— SELECTED PASSAGE —
## Begin

I am already aware of some discussions on how to use Keras for very large datasets (>1,000,000 images) such as this and this. However, for my scenario, I can't figure out the appropriate way to use the ImageDataGenerator or write my own dataGenerator.

Specifically, I have the following four questions:

From this link: when we do datagen.fit(X_sample), do we assume that X_sample is a big enough chunk of data to calculate mean, perform feature centering/normalization and whitening on?
From the same previous link, Another thing is, X_sample cannot obviously be the entire data, so will the augmentation (i.e. flipping, width/height shift) happen on partial data? For example, X_sample = 10000 out of total 1,000,000 pictures. After augmentation, suppose we get 2 * 10,000 more pictures. Note that we are not running datagen.fit() again, so will our augmented data contain only 1,000,000 + 2 * 10,000 samples? How do we augment entire data (i.e. 1,000,000 + 2 * 1,000,000 samples)?
This is about fetching data from the manually written generator. Since the data is so large, it won't fit into one big HDF5 file, so we split it into 8 files. Now, the data generator has to run in an infinite loop. This and this answer mentions data generators, but a concrete example of it will be more helpful.

My approach for building a data generator (for a very large data) which loops indefinitely is as follows (which fails):

def myGenerator() #this will give chunk of 10K pictures, 100 such chunks form entire dataset:
    fileIndex=0
    while 1:
            # following loads data from HDF5 file numbered with fileIndex
            (X_train, y_train) = LOAD_HDF5_OF_10K_SAMPLES(fileIndex)
            fileIndex=fileIndex+1
            if fileIndex == numOfHDF_files
                fileIndex=0 #so that fileIndex wraps back and loop goes on indefinitely

The above code doesn't work in the sense that once it enters into the above function from fit_generator(), it just stays in the while 1 loop forever. A detailed example will help a lot.

Also, if we are to use ImageDataGenerator as in this link (which is preferable instead of writing our own), should we put (X_train, y_train), (X_test, y_test) = LOAD_10K_SAMPLES_OF_BIG_DATA() in a for loop and write datagen.fit(X_train) and model.fit_generator(datagen.flow(...)) in that loop?

## End

— DATA SUPPLIED —
## Begin

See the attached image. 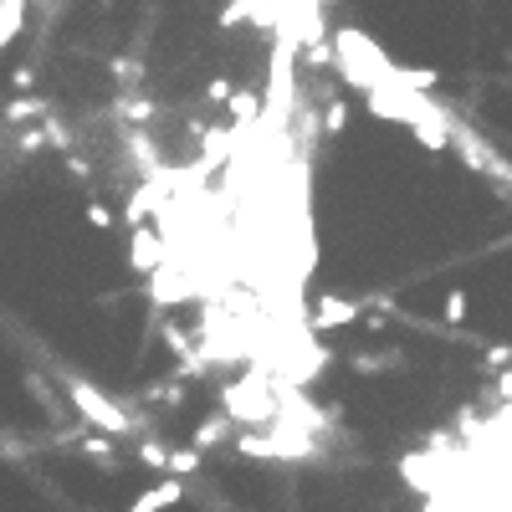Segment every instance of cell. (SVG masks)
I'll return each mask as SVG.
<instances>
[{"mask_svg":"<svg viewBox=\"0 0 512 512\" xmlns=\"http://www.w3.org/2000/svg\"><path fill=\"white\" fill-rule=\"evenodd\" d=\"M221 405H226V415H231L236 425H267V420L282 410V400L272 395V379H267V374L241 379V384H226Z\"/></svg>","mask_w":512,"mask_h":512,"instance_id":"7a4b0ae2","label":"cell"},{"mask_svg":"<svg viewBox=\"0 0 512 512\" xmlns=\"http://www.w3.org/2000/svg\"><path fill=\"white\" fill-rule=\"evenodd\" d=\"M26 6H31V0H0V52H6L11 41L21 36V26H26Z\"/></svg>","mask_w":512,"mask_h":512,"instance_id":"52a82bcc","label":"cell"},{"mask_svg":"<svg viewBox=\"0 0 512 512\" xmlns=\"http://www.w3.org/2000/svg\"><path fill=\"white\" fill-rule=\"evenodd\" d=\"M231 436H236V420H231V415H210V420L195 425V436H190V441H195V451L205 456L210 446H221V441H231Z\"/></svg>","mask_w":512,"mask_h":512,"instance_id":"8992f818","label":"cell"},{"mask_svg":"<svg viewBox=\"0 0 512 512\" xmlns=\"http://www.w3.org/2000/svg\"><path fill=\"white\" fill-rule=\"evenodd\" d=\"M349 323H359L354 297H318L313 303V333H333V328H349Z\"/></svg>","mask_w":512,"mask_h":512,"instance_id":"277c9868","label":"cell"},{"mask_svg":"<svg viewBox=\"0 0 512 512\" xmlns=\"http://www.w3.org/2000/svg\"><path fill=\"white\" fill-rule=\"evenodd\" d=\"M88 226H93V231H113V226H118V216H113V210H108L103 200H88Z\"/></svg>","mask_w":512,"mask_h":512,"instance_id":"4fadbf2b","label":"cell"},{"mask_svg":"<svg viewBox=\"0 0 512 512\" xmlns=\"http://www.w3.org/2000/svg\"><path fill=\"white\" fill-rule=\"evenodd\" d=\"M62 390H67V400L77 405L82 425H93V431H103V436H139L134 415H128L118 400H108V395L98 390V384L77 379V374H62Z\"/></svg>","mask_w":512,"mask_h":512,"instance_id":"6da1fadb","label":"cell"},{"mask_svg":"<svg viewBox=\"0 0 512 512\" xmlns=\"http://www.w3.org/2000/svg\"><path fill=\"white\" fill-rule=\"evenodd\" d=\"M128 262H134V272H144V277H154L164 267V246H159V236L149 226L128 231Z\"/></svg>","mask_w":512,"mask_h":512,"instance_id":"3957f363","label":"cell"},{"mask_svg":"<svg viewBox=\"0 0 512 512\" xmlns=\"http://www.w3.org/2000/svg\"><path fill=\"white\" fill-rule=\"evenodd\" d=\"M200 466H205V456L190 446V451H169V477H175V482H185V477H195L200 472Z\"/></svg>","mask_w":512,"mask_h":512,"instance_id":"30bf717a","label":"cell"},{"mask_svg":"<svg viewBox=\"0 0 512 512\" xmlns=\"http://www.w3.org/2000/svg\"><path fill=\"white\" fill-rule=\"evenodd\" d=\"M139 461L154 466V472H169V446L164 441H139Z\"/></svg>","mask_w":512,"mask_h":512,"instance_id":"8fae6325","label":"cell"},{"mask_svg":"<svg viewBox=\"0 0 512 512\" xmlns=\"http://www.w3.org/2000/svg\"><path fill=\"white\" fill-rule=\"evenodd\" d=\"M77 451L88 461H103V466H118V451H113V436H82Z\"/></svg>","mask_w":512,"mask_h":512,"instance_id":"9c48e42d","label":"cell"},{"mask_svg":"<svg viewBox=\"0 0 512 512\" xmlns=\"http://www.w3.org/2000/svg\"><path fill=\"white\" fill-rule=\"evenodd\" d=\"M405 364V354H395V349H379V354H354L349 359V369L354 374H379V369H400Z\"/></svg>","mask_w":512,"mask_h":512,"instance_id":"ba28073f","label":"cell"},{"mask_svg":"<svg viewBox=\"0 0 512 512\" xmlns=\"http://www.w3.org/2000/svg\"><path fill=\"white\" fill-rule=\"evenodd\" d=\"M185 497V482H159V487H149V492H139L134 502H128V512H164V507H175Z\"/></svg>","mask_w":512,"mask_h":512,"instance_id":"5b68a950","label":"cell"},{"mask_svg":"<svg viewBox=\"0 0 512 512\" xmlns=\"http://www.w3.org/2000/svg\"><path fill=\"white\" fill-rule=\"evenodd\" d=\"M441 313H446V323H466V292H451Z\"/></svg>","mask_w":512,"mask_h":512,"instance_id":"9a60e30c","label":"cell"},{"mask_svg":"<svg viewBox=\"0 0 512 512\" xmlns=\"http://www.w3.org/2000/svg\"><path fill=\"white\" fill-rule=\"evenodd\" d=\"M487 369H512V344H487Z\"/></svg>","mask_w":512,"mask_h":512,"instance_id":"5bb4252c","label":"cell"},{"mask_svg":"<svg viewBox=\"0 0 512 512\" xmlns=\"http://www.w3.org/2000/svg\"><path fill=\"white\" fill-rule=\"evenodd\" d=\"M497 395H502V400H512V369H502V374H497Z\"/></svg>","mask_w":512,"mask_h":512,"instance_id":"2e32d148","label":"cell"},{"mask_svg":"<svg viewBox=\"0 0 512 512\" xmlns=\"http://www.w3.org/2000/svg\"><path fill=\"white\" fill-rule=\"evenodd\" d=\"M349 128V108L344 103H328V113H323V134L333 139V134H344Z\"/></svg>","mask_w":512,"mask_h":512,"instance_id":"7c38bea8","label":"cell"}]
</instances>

## End

— WHAT THE TASK ASKS —
Pick up the post about training Keras on a very large image dataset after its final question and carry it on.

— WRITTEN RESPONSE —
The text was updated successfully, but these errors were encountered:

wongjingping · 2016-02-03T09:20:28Z

Hi there, my answers to your questions below:

Yes that assumption is implicit.
datagen.fit() doesn't generate a batch of examples continuously like a generator; it actually does some once-off computations (mean, std, etc) given the X matrix which you supplied. To continuously generate data with random on-the-fly augmentations, you need to pass the .flow() function of the ImageDataGenerator class to the fit_generator function. That way you will be generating augmented batches forever :)
How big is your data? HDF5 has no size limits afaik so you don't need to worry about storing your data into one huge HDF5 file. Your only issue would be loading it all into memory at a go, which I would advise against since that is what the batch generators are for: avoiding a huge memory hog. Your example looks alright (looping forever is what you want), though you might want to add in some lines for augmenting the data you just loaded.

parag2489 · 2016-02-03T10:01:14Z

I have some follow up questions @wongjingping :

Response to 3. I should have been clearer. I am not concerned about one "big" HDF5 file, the question is entire data can't be loaded as you say. You say that my example looks fine, but I think its wrong. I illustrate that with the following snippet of data generator (let's leave the data augmentation for later):

def myGenerator():
    #loading data
    (X_train, y_train), (X_test, y_test) = mnist.load_data()

    #some preprocessing
    y_train = np_utils.to_categorical(y_train,10)
    X_train = X_train.reshape(X_train.shape[0], 1, img_rows, img_cols)
    X_test = X_test.reshape(X_test.shape[0], 1, img_rows, img_cols)
    X_train = X_train.astype('float32')
    X_test = X_test.astype('float32')
    X_train /= 255
    X_test /= 255
    while 1:
        for i in range(1875):
            if i%125==0:
                print "i = " + str(i)
            yield X_train[i*32:(i+1)*32], y_train[i*32:(i+1)*32]

The above function is called by fit_generator(). Now, it should print till i=1750 and then train the model. However, it just keeps printing i=0 to i=1750 and then starts again from i=0 without training the model.

If I comment the line while 1, it runs perfectly, but then it violates the assumption of infinite loop, doesn't it? Can you clear up my confusion by providing a concrete example or talking with respect to this example?

If you want a self-contained code snippet, it is as follows. You can just run it.

from keras.datasets import mnist
from keras.models import Sequential
from keras.layers.core import Dense, Dropout, Activation, Flatten, Reshape
from keras.layers.convolutional import Convolution1D, Convolution2D, MaxPooling2D
from keras.utils import np_utils


def myGenerator():
    (X_train, y_train), (X_test, y_test) = mnist.load_data()
    y_train = np_utils.to_categorical(y_train,10)
    X_train = X_train.reshape(X_train.shape[0], 1, img_rows, img_cols)
    X_test = X_test.reshape(X_test.shape[0], 1, img_rows, img_cols)
    X_train = X_train.astype('float32')
    X_test = X_test.astype('float32')
    X_train /= 255
    X_test /= 255
    while 1:
        for i in range(1875): # 1875 * 32 = 60000 -> # of training samples
            if i%125==0:
                print "i = " + str(i)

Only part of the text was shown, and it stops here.